This provision in the order does not, however, affect the substance of the order for the issuance of the bonds, but merely the form in which the bonds are to be issued, and does not itself invalidate the proceedings had by the district for the issuance of the bonds. The district voted *340for the issuance of bonds to the amount of eight hundred and fifty thousand dollars, to be issued in accordance with the provisions of the statute. The manner in which those bonds were to be issued is prescribed by the statute, and can be followed by the board whenever their issuance becomes necessary. The court, however, instead of approving and confirming this order, should have limited its order of confirmation to that portion thereof which designated the amount of the bonds to be issued, leaving to the board itself the duty of preparing the bonds in the form required by "the statute.
6. In its decree, the court, after determining the legality and validity of the proceedings, added thereto the following: “And it is further ordered, adjudged, and decreed that all persons, and each and every person, interested in the organization of said irrigation district, save and except the appellants herein, be forever debarred and precluded from disputing, denying, or disclaiming any fact or facts relating to the organization of the said district, or providing for and authorizing the issue and sale of the bonds of said district, which might by them have been denied, questioned, or disputed in this proceeding.”
This portion of its judgment was unauthorized. The statute does not confer upon the court any power or jurisdiction to do more than “ examine and determine the legality and validity of, and approve and confirm,” the proceedings had under said act. What the effect of its detérmination and judgment may be is to be determined by the court in which it shall at any time hereafter be offered in evidence. The statute makes no provision for including therein an injunction against those who may not have seen fit to question its action in this proceeding, and against whom there has been no service, except by the publication of the notice directed' by the court. If by virtue of such inaction on their part they should be hereafter precluded or estopped from questioning the sufficiency of the action of the court in this proceeding, that question must be determined by the court in which *341any attempt may be made to avoid the effect of the judgment herein.
For the error committed by the court in admitting evidence as hereinbefore stated, the judgment is reversed.
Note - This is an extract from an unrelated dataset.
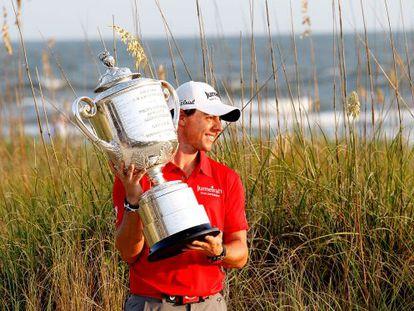 McIlroy, con el trofeo.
McFarland, J., Garoutte, J., Sharpstein, J., Paterson, J., and De Haven, J., concurred. ,
Beatty, C. J.Until the filing of the supplemental briefs in this case I had supposed that the constitutionality of the statute commonly known as the Wright Act has been definitely settled by the decision of this court in -the case of Turlock District v. Williams, 76 Cal. 360, in which I was one of the counsel employed to defend the validity of the act. I therefore sat at the hearing of this case with the expectation of participating in its decision, but on becoming aware of the fact that the constitutionality of the law was again seriously drawn in question upon all the grounds formerly taken, and upon several others, I concluded that although I might not be disqualified in a strict sense in this particular case, I could not with perfect propriety take part in deciding it, and for that reason express no opinion.
A petition for a rehearing having been filed, the following opinion was rendered thereon on the 13th of January, 1892: —
The Court.In their petition for a rehearing, appellants have called attention to the fact that in the opinion heretofore rendered the court has failed to pass upon two propositions urged by them in their appeal, and request that if, in the opinion of the court, these propositions are untenable, it be so stated, in order that there may be no occasion for another appeal in which to present them for consideration.
It does not follow from the fact that the propositions were not discussed in the former opinion that they were not fully considered. Because each proposition urged in the briefs of an appellant is not taken up and dis*342cussed seriatim, it does not follow that they have not all received due consideration. A due regard for the amount of business before the court, and the time allowed for its disposition, compels us to limit the opinions in the several cases to such principles and rules of law as will be a guide to the courts below in disposing of the case upon its return, and a rule of action for the citizens of the state in their subsequent transactions.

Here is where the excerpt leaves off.